WAARDEVERNIETIGING VAN $ 550 MILJARD

Bertaut en Judson schatten dat buitenlandse centrale banken eind 2021 $3,87 biljoen aan langlopende schatkistpapier in handen hadden, $44 miljard meer dan een jaar eerder. De aankopen bedroegen in totaal $ 183 miljard in 2021, maar waarderingseffecten haalden daar meer dan $ 130 miljard vanaf.

In 2022 zag de crash op de obligatiemarkt de waarde van de door de centrale banken aangehouden schatkistpapier met $435 miljard dalen, zo blijkt uit de schattingen van Bertaut en Judson.

Misschien opmerkelijk voor het slechtste jaar in decennia voor Treasuries toen de Fed begon aan haar meest agressieve renteverhogingscyclus sinds de jaren 1980 - de ICE BofA Treasuries index kelderde met 13% - kochten centrale banken vorig jaar $4 miljard aan obligaties.

Tot nu toe hebben de centrale banken dit jaar voor $ 96 miljard aan schatkistcertificaten gekocht, en lichte positieve waarderingseffecten hebben hun totale bezit verder opgeblazen, met $ 105 miljard tot $ 3,544 biljoen, volgens de cijfers van Bertaut en Judson.

Kortom, centrale banken hebben de afgelopen tweeënhalf jaar voor ongeveer $283 miljard aan schatkistpapier gekocht, maar waarderingseffecten hebben meer dan $550 miljard van hun totale waarde afgeveegd.

Dit wijst er niet op dat centrale banken schatkistpapier dumpen, of dat nu om financiële of politieke redenen is. Bovendien houden deze cijfers geen rekening met wat analisten omschrijven als sluipende of schaduwvraag van centrale banken die niet in de officiële gegevens zijn opgenomen.

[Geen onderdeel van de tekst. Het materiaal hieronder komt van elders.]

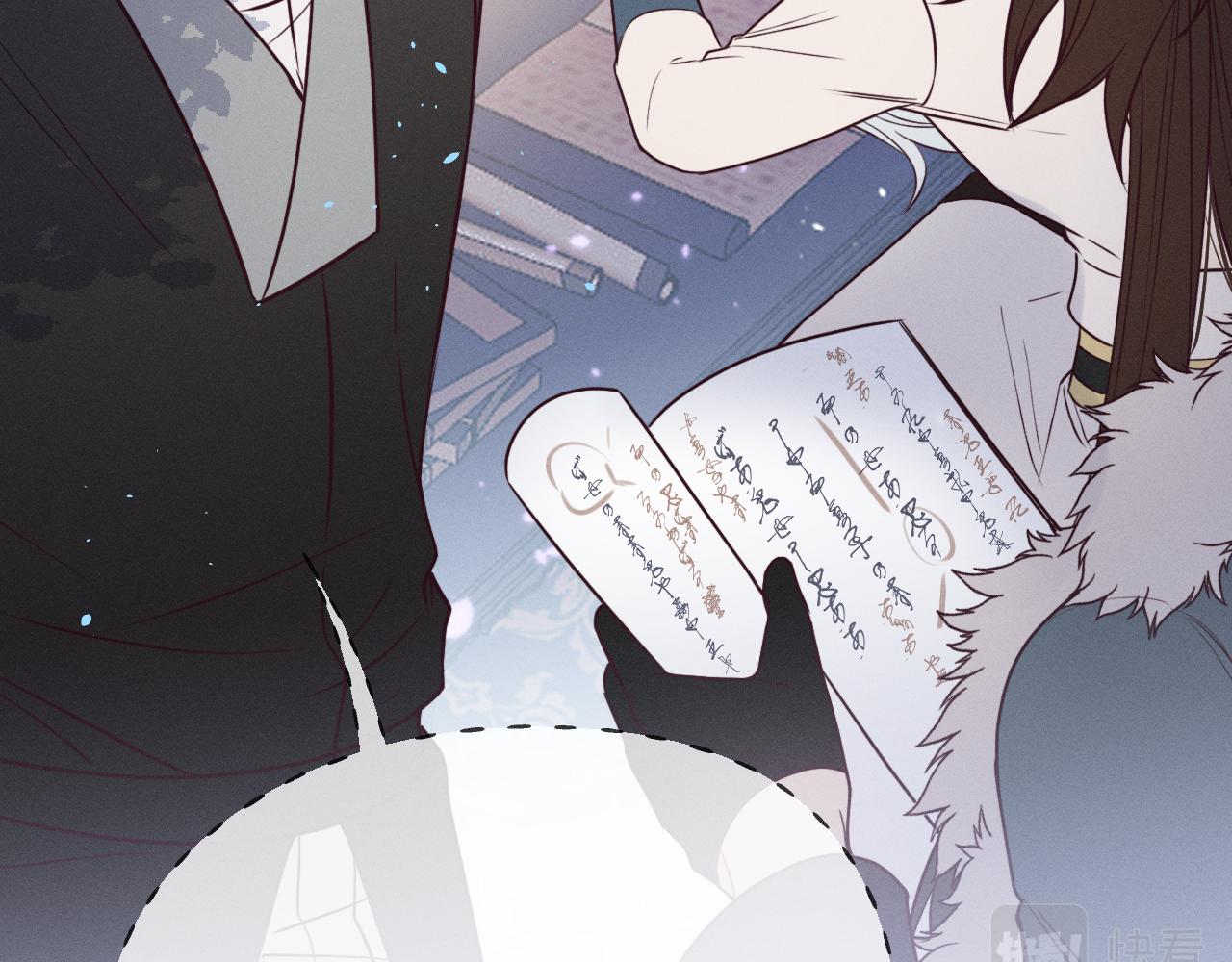 第78话 狼妖要做的事217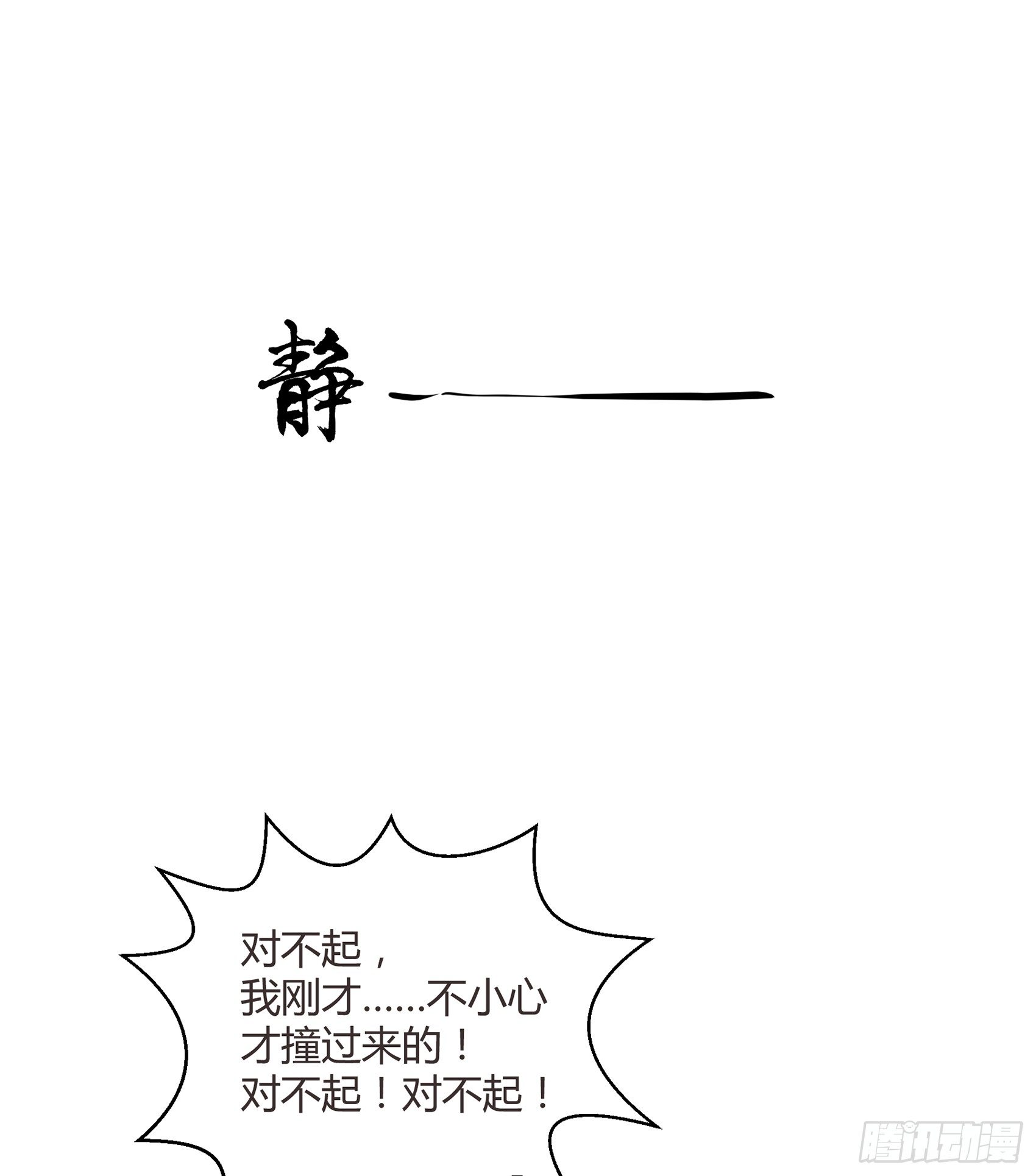 《子沐物语》第一话我要死了？！ 第28页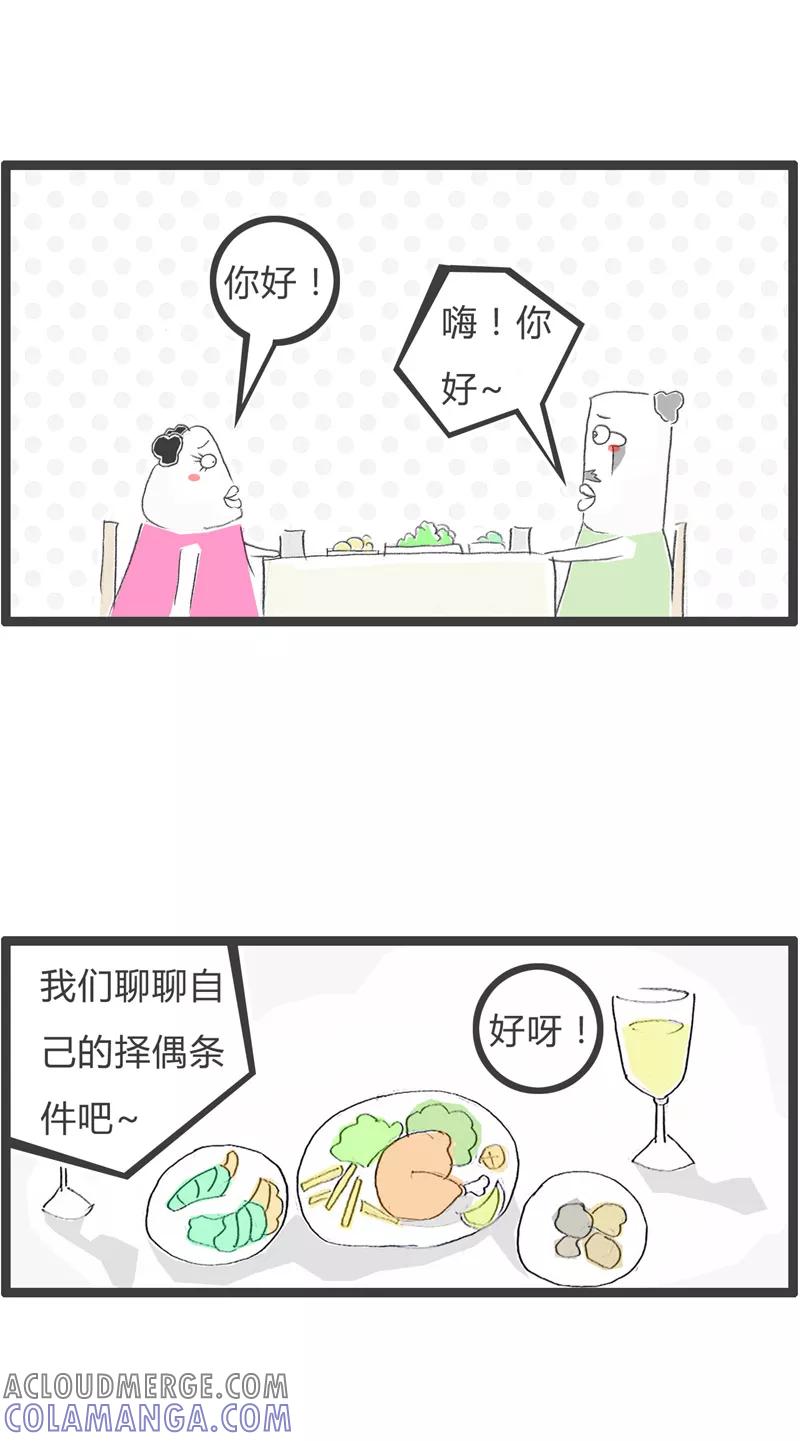 第56话笑起来会发光-火锅家族第一季-钟博士（第2张）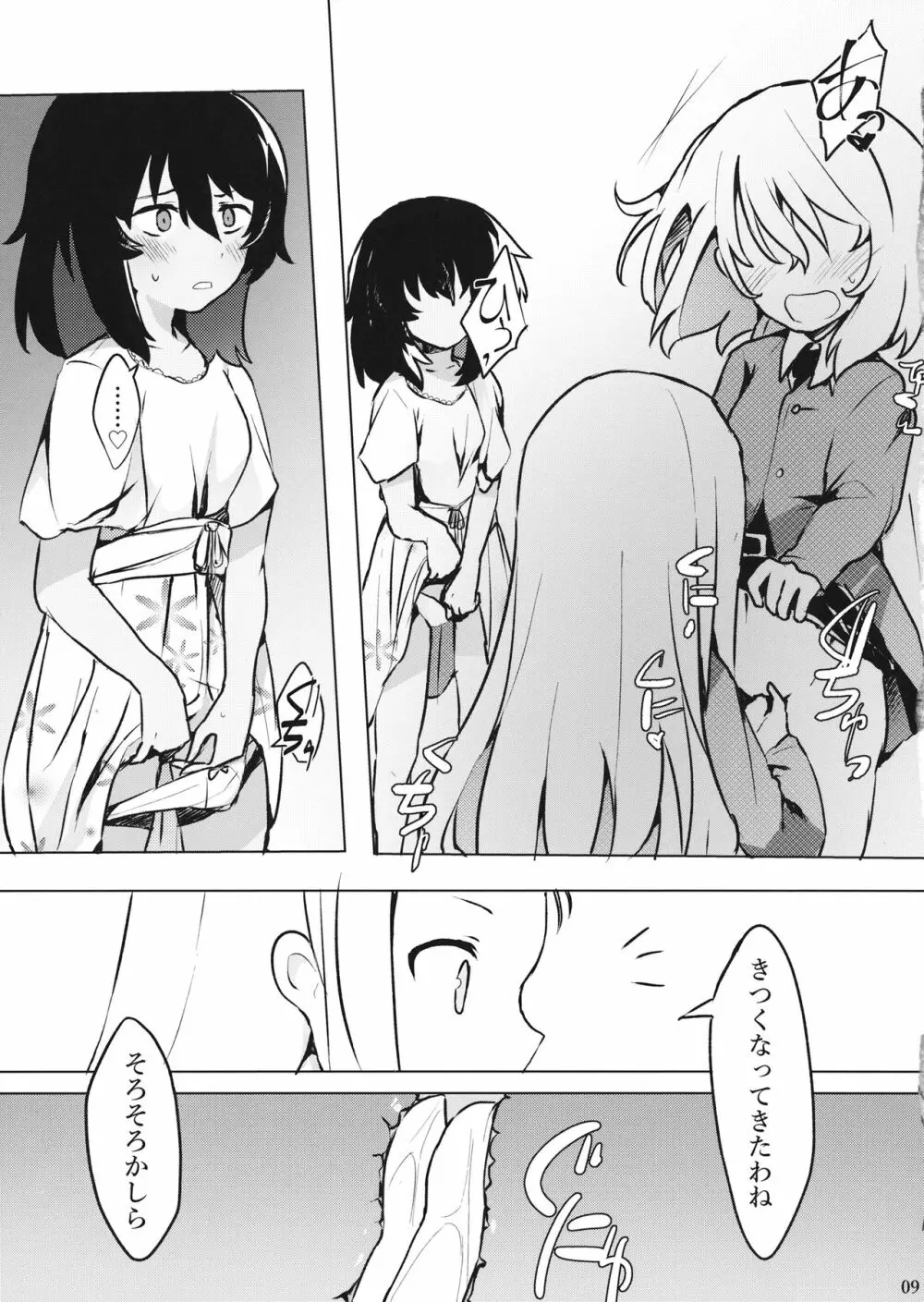隊長!?マリー様!?ゆりゆり独仏戦争ですか!? - page10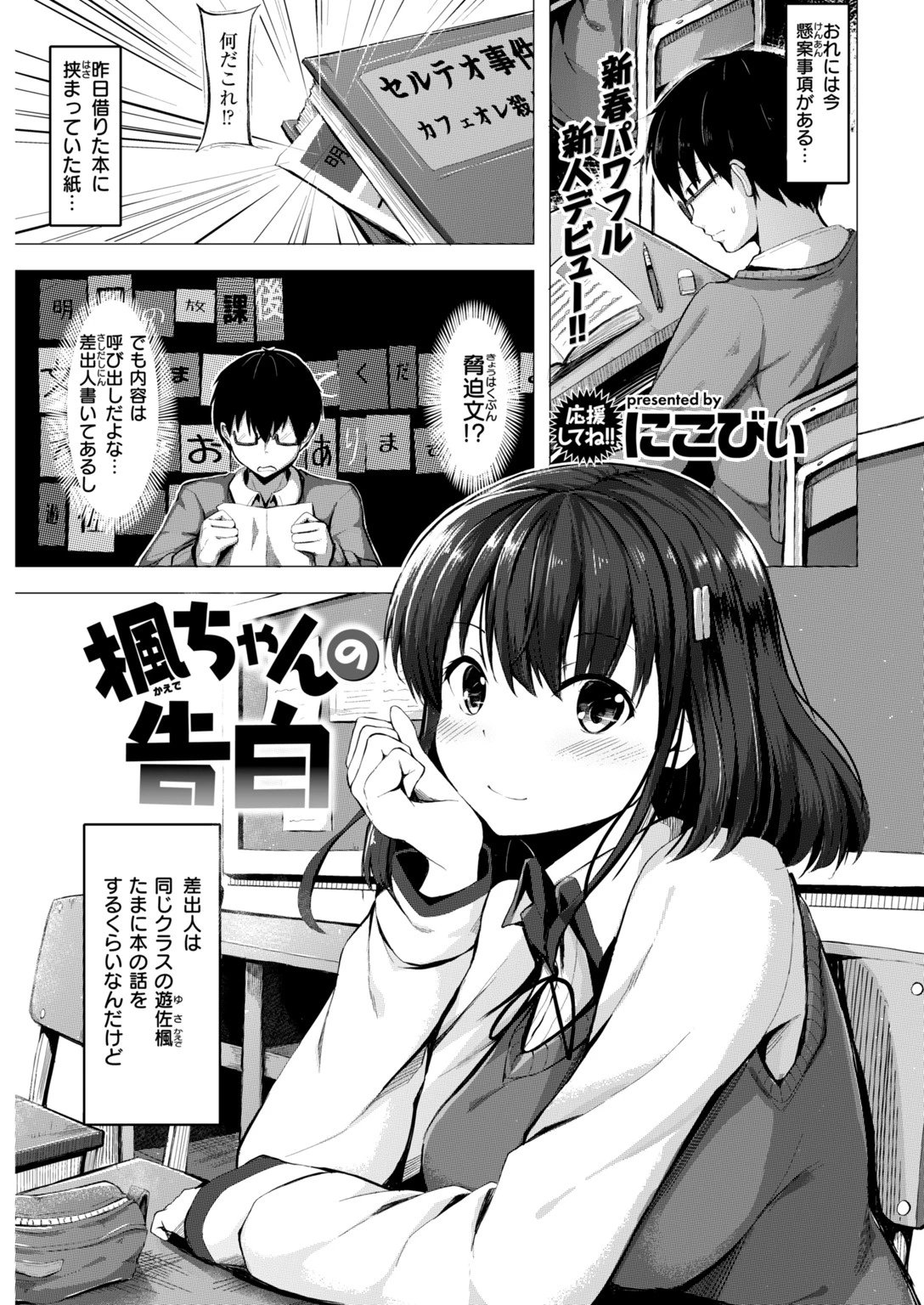 COMIC快楽天ビースト 2019年02月号ページ63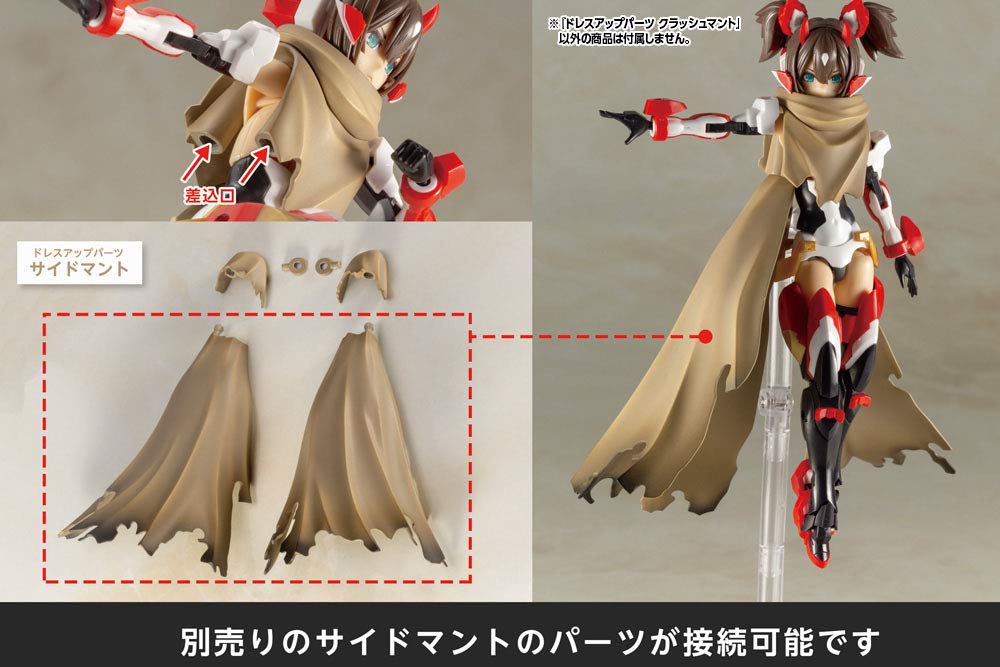 Kotobukiya Modeling Parts Crash Cloak 140mm Non-Scale Plastic Model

Dat kunnen holdings zijn via derde landen zoals België, die de laatste tijd veel zijn gestegen, of de holdings van China via staatsbanken die in de honderden miljarden dollars kunnen lopen.

Het valt echter niet te ontkennen dat de collectieve voetafdruk van de centrale banken op de markt voor schatkistpapier lang niet meer zo groot is als vroeger.

Het opkopen heeft geen gelijke tred gehouden met de snelle toename van de uitgifte van schuldpapier. In augustus 2008, een maand voordat Lehman Brothers instortte, was de waarde van het totaal aan uitstaande verhandelbare Treasuries $5 biljoen. Dat is nu $25,5 biljoen.

Andere kopers hebben het gat opgevuld. Voorlopig kopen de centrale banken nog steeds, maar niet meer zoveel als vroeger.

(De hier geuite meningen zijn die van de auteur, een columnist voor Reuters).